My main issue here is with return_sequences=True. The author doesn't appear to be using it in his tensorflow implementation and when I turn it to False, I get this error:
ValueError: Error when checking target: expected dense_1 to have 2 dimensions, but got array with shape (820, 109, 2)
I also tried using:
outputs = TimeDistributed(Dense(2, activation='softmax'))(BiLSTM)
which returns and AssertionError without any information.
Any ideas ?
Thanks
the author uses masking and softmax cross entropy with logits. I don't get how to implement this in Keras yet.

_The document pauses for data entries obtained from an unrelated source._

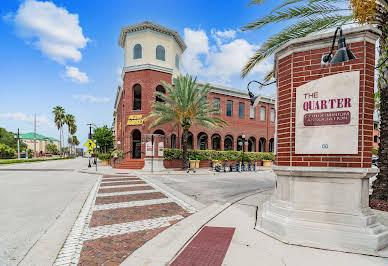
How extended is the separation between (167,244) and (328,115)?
12.5ft

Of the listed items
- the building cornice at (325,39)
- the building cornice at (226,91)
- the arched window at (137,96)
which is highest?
the building cornice at (226,91)

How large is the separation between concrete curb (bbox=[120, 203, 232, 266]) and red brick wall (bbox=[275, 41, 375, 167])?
2328 mm

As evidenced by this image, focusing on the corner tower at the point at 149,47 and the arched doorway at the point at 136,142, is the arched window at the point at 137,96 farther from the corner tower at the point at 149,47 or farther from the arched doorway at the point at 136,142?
the arched doorway at the point at 136,142

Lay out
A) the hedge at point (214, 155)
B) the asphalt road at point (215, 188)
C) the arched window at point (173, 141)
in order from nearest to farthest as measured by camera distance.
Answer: the asphalt road at point (215, 188)
the hedge at point (214, 155)
the arched window at point (173, 141)

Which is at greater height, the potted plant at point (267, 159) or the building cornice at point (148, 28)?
the building cornice at point (148, 28)

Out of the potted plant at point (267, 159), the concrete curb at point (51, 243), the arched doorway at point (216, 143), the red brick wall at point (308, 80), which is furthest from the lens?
the arched doorway at point (216, 143)

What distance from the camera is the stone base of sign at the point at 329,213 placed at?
3.69 m

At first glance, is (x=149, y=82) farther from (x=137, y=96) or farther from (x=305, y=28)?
(x=305, y=28)

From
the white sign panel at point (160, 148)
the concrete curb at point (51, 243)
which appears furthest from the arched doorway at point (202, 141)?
the concrete curb at point (51, 243)

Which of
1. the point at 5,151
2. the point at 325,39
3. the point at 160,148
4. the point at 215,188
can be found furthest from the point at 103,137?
the point at 5,151

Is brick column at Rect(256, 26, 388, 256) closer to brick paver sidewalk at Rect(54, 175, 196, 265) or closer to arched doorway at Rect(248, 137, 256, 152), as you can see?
brick paver sidewalk at Rect(54, 175, 196, 265)

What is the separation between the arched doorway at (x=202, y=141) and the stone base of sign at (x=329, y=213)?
90.0 feet

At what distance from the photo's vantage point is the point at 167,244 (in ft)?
12.6

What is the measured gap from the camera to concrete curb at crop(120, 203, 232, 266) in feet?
10.7
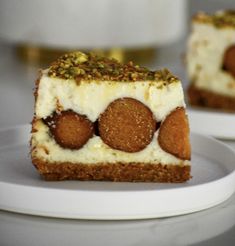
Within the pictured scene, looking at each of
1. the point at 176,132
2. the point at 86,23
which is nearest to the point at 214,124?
the point at 176,132

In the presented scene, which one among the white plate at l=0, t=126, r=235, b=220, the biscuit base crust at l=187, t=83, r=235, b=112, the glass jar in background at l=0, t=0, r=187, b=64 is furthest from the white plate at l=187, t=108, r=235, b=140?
the glass jar in background at l=0, t=0, r=187, b=64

Regarding softmax cross entropy with logits, you are doing it correctly. softmax_cross_entropy_with_logits as the loss function + no activation function on the last layer is the same as your approach with categorical_crossentropy as loss + softmax activation on the last layer. The only difference is that the latter one is numerically less stable. If this turns out to be an issue for you, you can (if your Keras backend is tensorflow) just pass tf.softmax_cross_entropy_with_logits as your loss. If you have another backend, you will have to look for an equivalent there.
Regarding masking, I'm not sure if I fully understand what the author is doing. However, in Keras the Embedding layer has a mask_zero parameter that you can set to True. In that case all timesteps that have a 0 will be ignored in all further calculations. In your source, it is not 0 that is being masked, though, so you would have to adjust the indices accordingly. If that doesn't work, there is the Masking layer in Keras that you can put before your recurrent layer, but I have little experience with that.

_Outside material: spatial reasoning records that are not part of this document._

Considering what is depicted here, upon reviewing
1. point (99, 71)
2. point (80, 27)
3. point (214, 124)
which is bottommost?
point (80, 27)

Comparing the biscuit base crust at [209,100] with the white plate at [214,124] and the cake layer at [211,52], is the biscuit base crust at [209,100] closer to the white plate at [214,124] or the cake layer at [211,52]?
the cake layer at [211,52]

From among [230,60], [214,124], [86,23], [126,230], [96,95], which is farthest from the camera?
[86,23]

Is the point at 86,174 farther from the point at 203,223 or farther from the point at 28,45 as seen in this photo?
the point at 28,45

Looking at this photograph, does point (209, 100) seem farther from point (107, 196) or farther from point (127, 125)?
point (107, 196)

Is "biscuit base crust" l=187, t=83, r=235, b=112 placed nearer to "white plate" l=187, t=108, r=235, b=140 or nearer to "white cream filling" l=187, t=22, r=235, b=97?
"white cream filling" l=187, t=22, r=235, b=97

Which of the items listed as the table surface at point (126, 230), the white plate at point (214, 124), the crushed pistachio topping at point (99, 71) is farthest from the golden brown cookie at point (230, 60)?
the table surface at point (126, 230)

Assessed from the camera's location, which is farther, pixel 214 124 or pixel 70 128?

My main issue here is with return_sequences=True. The author doesn't
appear to be using it
What makes you think that he doesn't use it? Just because that keyword does not appear in the code doesn't mean anything. But I'm also not sure. The code is pretty old and I don't find it in the docs anymore that could tell what the defaults are.

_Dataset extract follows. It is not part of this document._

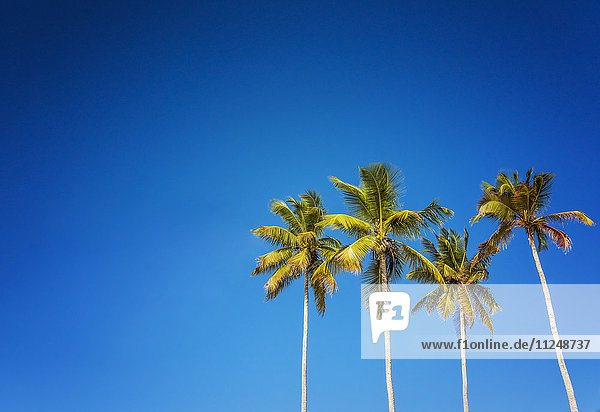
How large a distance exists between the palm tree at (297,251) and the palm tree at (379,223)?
257 cm

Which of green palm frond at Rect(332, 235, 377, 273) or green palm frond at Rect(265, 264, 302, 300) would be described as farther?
green palm frond at Rect(265, 264, 302, 300)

Anyway, if you want to use return_sequences=False (for whatever reason) be aware that this changes the output shape of the layer:
with return_sequences=True the output shape is (batch_size, timesteps, features)
with return_sequences=False the output shape is (batch_size, features)
The error you are getting is basically telling you that your network's output has one dimension less than the target y values you are feeding it.
So, to me it looks like return_sequences=True is just what you need, but without further information it is hard to tell.
Then, regarding TimeDistributed. I'm not quite sure what you are trying to achieve with it, but quoting from the docs:
This wrapper applies a layer to every temporal slice of an input.
The input should be at least 3D, and the dimension of index one will be considered to be the temporal dimension.
(emphasis is mine)
I'm not sure from your question, in which scenario the empty assertion occurs.
If you have a recurrent layer with return_sequences=False before, you are again missing a dimension (I can't tell you why the assertion is empty, though).
If you have a recurrent layer with return_sequences=True before, it should work, but it would be completely useless, as Dense is applied in a time distributed way anyways. If I'm not mistaken, this behavior of the Dense layer was changed in some older Keras version (they should really update the example there and stop using Dense!). As the code you are referring to is quite old, it's well possible that TimeDistributed was needed back then, but is not needed anymore.
If your plan was to restore the missing dimension, TimeDistributed won't help you, but RepeatVector would. But, as already said, in that case better use return_sequences=True in the first place.
The problem is that your target values seem to be time distributed. So you have 109 timesteps with a onehot target vector of size two. This is why you need the return_sequences=True. Otherwise you will just feed the last timestep to the Dense layer and you would just have one output.
So depending on what you need you need to keep it like it is now or if just the last timestep is enough for you you can get rid of it, but then you would need to adjust the y values accordingly.